# West G-Bay 4-21



## MatthewAbbott (Feb 25, 2017)

Anybody going out? 

Between the 3 Ws (work, wind, what’s going on) it’s been far to long since I’ve had salt air in my lungs. 

Well, the boats hooked up, ran on the hose for a long time and the wife and I are headed down in the AM. Probably going to launch at Fat boys and run to Greens or Carancahua. 

If you see me holler, wave, throw a rock... I don’t care. Lol.


----------



## jay.bush1434 (Dec 27, 2014)

MatthewAbbott said:


> Anybody going out?
> 
> Between the 3 Ws (work, wind, what’s going on) it’s been far to long since I’ve had salt air in my lungs.
> 
> ...


Go to the back of Greens or sack up, grab your 9 or 10 weight and go to the jetties. The bull red schools are moving up and down the jetties smashing bait. Lots of jacks on the beach front too.


----------



## Dallas Furman (May 13, 2018)

Glad to hear that someone is getting out. I’m stuck in Lake Charles on a turnaround, be here through mid June. Looking forward to updates. Tight lines!!!


----------



## MatthewAbbott (Feb 25, 2017)

Well. Not much going on for us today other than a nice day on the water. I guess it goes like that when you miss 2 months of being on the water.


----------



## jay.bush1434 (Dec 27, 2014)

MatthewAbbott said:


> Well. Not much going on for us today other than a nice day on the water. I guess it goes like that when you miss 2 months of being on the water.


I talked with a couple buddies that fished yesterday, lots of folks on the struggle bus with these high tides and winds changing direction every couple days. I'm making a jetty/beach front run Friday for sure.


----------



## MatthewAbbott (Feb 25, 2017)

jay.bush1434 said:


> I talked with a couple buddies that fished yesterday, lots of folks on the struggle bus with these high tides and winds changing direction every couple days. I'm making a jetty/beach front run Friday for sure.
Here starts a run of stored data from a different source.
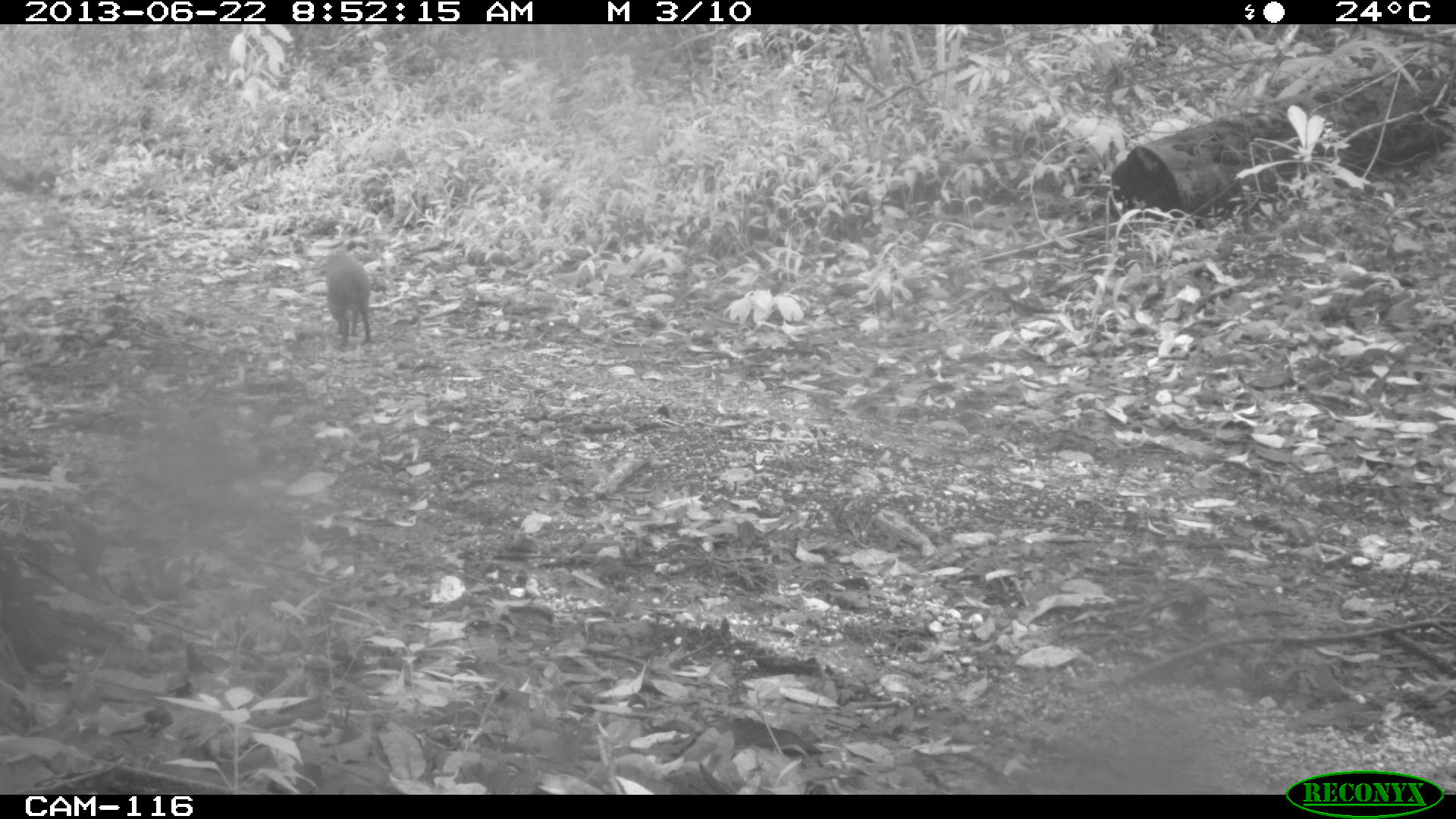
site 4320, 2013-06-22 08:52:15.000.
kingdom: Animalia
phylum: Chordata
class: Mammalia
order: Rodentia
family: Dasyproctidae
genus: Dasyprocta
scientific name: Dasyprocta punctata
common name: central american agouti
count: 1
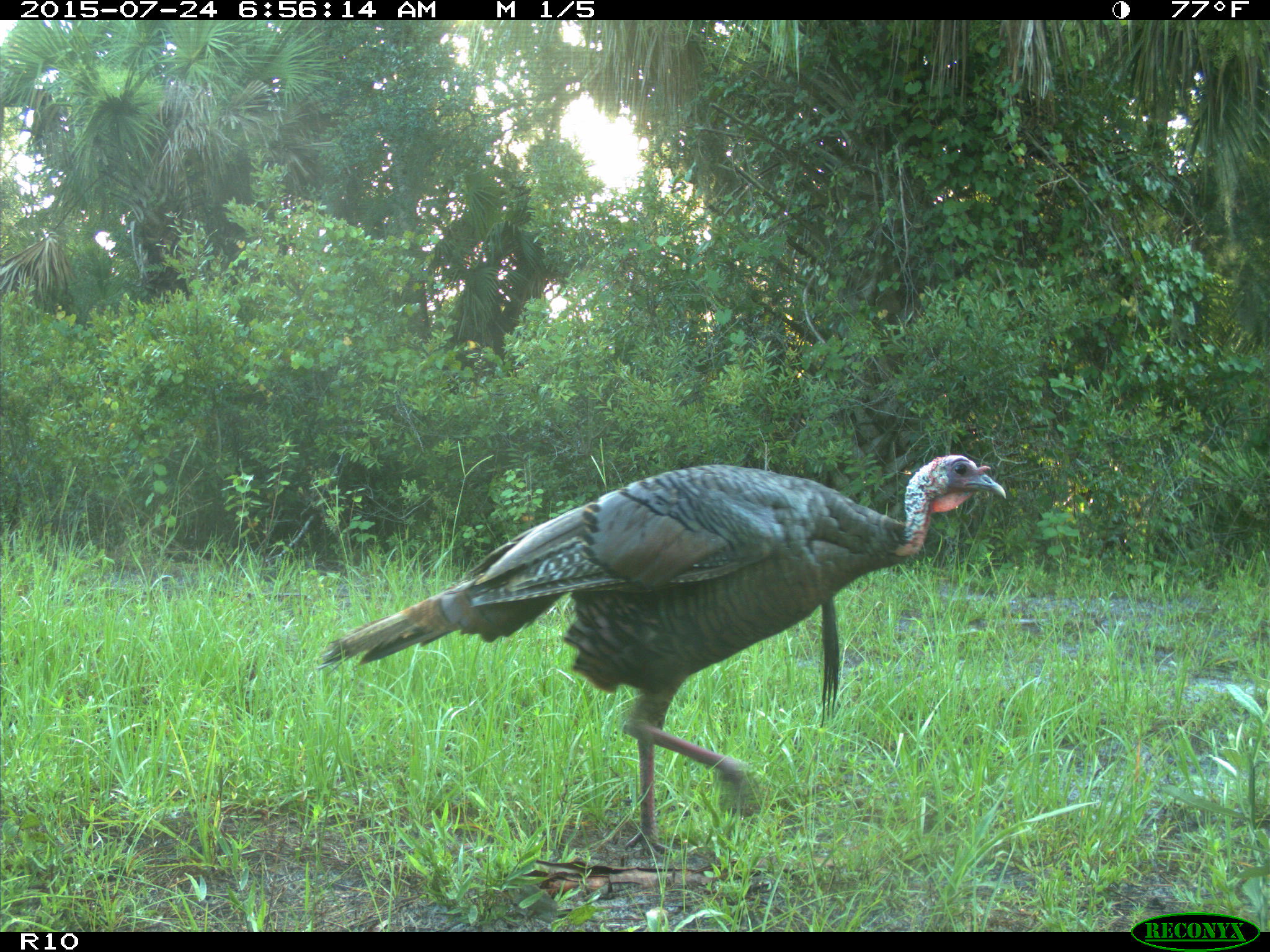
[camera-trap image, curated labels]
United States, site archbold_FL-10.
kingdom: Animalia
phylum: Chordata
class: Aves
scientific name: Aves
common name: birds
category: unidentified bird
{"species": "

Are you walking the jetties?


----------



## jay.bush1434 (Dec 27, 2014)

MatthewAbbott said:


> Are you walking the jetties?


Walking the side decks of my Vantage...
The fish are pretty far out the jetties, we didn't see any inshore of the sunk shrimp boat. All the fish we saw were in the last mile of the South jetty, gulf side. Super secret spot


----------